Image restoration technology has become one of the most important applications in computer vision and computer graphics and attracted increasing attention in the field of digital image processing, such as image haze removal [1], image super-resolution [2,3,4], image deblur [5, 6], and image understanding [7]. Image compression artifacts reduction aims at recovering a sharp image from the degraded image which is formed by JPEG compression or other causes. JPEG compression is a kind of lossy compression method that uses inaccurate approximations for representing the encoded content. Although JPEG compression is very common in our daily life, it may lead to quite complicated compression artifacts, especially blocking artifacts and ringing effects which not only decrease the perceptual visual quality, but also introduce obstruction to other low-level image processing routines.

In this paper, we use a deep learning-based approach for image compression artifacts reduction. More specifically, we propose a principled and efficient generative adversarial network (GAN) for this task. We denote the proposed networks as artifacts reduction by GANs (ARGAN) which was inspired from the GANs [8]. Similar to the standard GANs, ARGAN also consists of two feed-forward convolutional neural networks (CNNs), the generative network G and the discriminative network D. The purpose of the generative network G is to generate reasonable results from the input degraded images. The goal of the discriminative network D is to discover the discrepancy between the generated image and the corresponding ground-truth image. Our proposed method differs from the existing traditional [9] or other deep learning-based approaches [10]. The traditional approaches need to extract the features of the images manually. The deep learning-based approaches are usually based on CNN. We are the first to use (GANs) for image compression artifacts reduction.

There are two main contributions in our work:

  1. (1)

    We are the first to use an end-to-end generative adversarial network (GAN) for image compression artifacts reduction. The experiments show that our method achieves better performance than the state-of-the-art methods [9,10,11]. In this paper, we focus on the restoration of the luminance channel (in YCrCb space) as in [10], and the network is specially designed for this task.

  2. (2)

    We demonstrate that generative adversarial networks are useful in the image compression artifacts reduction task and can achieve better quality than the traditional or other deep learning-based methods. Our method directly learns an end-to-end mapping which can effectively estimate the reasonable results from input degraded images and make the restored image more real.

Related works

Various methods have been proposed to reduce image compression artifacts. Early works, such as sparsity-based image restoration approaches [12, 13], are proposed to produce sharpened images. Now in the field of image compression artifacts reduction, the existing popular methods can be roughly divided into two categories including deblocking-oriented and deep learning-based approaches. The goal of the deblocking-oriented algorithms is to eliminate ringing and blocking artifacts. Shape-adaptive discrete cosine transform (SA-DCT) [9] is widely considered as the state-of-the-art deblocking-oriented algorithm, but like many other deblocking-oriented algorithms, it may produce vague effects and is not able to maintain the sharp edges of the original images. Recently, Wu [14] proposed wavelet transform for blocking artifact reduction based on Meyer algorithm.

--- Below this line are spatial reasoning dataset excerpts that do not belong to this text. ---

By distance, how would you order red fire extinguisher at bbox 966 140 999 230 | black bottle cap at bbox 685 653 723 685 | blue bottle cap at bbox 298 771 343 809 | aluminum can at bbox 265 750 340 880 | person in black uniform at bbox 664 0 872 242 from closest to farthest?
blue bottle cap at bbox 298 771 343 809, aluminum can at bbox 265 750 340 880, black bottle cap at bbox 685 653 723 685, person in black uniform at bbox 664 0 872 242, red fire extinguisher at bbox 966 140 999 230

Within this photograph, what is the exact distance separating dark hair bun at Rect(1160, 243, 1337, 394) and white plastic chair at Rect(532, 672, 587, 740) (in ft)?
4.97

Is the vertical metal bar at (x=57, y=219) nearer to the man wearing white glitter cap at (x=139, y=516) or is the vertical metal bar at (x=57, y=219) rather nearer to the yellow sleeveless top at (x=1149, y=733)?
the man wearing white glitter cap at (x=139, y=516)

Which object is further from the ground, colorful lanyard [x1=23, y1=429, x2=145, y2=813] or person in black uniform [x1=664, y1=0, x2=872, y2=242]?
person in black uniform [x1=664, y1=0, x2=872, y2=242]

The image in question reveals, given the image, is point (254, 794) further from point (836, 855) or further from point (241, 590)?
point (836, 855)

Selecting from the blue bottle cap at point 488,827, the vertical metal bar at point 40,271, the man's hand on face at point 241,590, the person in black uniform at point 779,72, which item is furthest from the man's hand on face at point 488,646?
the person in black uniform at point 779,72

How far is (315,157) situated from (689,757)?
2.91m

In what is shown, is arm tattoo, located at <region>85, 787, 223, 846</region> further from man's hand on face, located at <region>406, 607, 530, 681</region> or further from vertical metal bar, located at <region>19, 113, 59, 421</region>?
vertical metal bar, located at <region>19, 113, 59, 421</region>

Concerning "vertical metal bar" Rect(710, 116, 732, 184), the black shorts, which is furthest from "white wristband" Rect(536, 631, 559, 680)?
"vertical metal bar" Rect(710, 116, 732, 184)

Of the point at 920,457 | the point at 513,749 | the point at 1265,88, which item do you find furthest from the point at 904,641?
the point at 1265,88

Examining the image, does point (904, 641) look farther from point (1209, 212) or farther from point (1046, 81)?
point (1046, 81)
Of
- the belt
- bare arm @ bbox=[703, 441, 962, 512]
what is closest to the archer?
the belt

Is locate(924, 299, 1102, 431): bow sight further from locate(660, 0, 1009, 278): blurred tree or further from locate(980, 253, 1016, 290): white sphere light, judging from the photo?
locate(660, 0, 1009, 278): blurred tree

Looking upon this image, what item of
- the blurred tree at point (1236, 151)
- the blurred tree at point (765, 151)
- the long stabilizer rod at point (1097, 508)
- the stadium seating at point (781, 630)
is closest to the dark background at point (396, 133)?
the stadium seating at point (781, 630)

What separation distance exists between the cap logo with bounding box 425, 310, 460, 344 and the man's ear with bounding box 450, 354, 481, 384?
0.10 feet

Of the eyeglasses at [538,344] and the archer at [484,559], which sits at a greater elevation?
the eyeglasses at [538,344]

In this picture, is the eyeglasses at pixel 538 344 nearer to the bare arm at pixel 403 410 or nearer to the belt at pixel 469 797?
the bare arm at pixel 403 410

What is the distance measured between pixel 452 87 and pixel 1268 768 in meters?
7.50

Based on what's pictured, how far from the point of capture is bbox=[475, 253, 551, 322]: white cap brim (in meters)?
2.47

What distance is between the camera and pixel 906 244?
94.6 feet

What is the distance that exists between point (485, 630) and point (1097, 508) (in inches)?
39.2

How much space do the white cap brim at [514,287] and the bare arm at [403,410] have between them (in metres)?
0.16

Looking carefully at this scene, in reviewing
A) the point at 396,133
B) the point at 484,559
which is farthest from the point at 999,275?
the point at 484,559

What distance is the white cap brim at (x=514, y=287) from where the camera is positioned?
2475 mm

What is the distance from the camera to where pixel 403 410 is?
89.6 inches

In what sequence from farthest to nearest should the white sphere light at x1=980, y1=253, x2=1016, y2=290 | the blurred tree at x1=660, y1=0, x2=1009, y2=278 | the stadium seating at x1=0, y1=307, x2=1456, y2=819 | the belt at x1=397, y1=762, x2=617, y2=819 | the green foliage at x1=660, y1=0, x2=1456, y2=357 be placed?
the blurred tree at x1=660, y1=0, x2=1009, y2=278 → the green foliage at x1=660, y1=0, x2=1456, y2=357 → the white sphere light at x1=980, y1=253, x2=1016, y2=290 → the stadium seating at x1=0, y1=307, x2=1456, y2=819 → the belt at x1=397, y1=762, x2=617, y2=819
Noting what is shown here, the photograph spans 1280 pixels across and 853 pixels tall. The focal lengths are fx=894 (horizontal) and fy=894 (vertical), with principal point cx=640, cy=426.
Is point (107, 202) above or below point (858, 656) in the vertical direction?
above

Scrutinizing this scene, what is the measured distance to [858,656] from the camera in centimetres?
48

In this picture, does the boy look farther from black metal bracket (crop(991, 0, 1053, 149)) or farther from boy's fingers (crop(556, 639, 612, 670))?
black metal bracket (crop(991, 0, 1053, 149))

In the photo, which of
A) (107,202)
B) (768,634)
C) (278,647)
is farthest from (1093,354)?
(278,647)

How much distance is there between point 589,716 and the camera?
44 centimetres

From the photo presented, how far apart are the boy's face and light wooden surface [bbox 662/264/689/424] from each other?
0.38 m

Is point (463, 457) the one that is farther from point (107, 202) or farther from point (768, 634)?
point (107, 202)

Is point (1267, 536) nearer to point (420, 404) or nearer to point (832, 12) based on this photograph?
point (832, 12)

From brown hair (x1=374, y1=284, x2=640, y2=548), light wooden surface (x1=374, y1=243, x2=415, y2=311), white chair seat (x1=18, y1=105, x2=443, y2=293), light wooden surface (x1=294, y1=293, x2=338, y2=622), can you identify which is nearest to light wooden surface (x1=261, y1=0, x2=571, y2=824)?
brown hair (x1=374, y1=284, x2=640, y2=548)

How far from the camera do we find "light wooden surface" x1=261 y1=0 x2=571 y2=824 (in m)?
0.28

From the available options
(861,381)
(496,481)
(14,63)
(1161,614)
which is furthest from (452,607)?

Neural networks and deep learning currently provide the best solutions to many problems [10, 11, 15,16,17]. In recent years, deep learning has been increasingly improved in its ability to provide accurate recognition and prediction. The image compression artifacts reduction technology thus made a breakthrough making use of the recent progresses in deep learning. Dong et al. [10] applied deep learning to the task of image restoration, where a simple model consisting of four convolution layers was designed for image compression artifacts reduction. With the improvement in GPU performance and optimization algorithms, researchers started to train larger and deeper neural networks.

Wang et al. [11] proposed a Deep Dual-Domain based fast restoration model to remove artifacts of JPEG-compressed images. It leverages the large learning capacity of deep networks. Extensive experiments verify the superiority of the proposed D3 model over several state-of-the-art methods. Soon after, Wang et al. [15] proposed an intensity-guided CNN (IG-Net) model, which learns an end-to-end mapping between the intensity image and distorted depth map to the uncompressed depth map.

Convolutional neural networks are one of the most important methods in deep learning, which are widely used in the field of computer vision. In recent years, the convolutional neural networks (CNNs) are trained in the supervised manner for various image-related tasks, such as object detection [18, 19] By penalizing the discrepancy between the output image and ground-truth image, optimal CNNs can be trained to discover the mapping from the input image to the reasonable output image. These various CNN models mainly differ in the network construction and loss function design. One of the most straightforward methods is to pixel-wisely evaluate the output images [2, 3, 10], e.g., using L2 (or L1) norm to calculate the distance between the output and ground-truth images in the pixel space. However, this method may generate blurred results which could make the output images look unsatisfactory.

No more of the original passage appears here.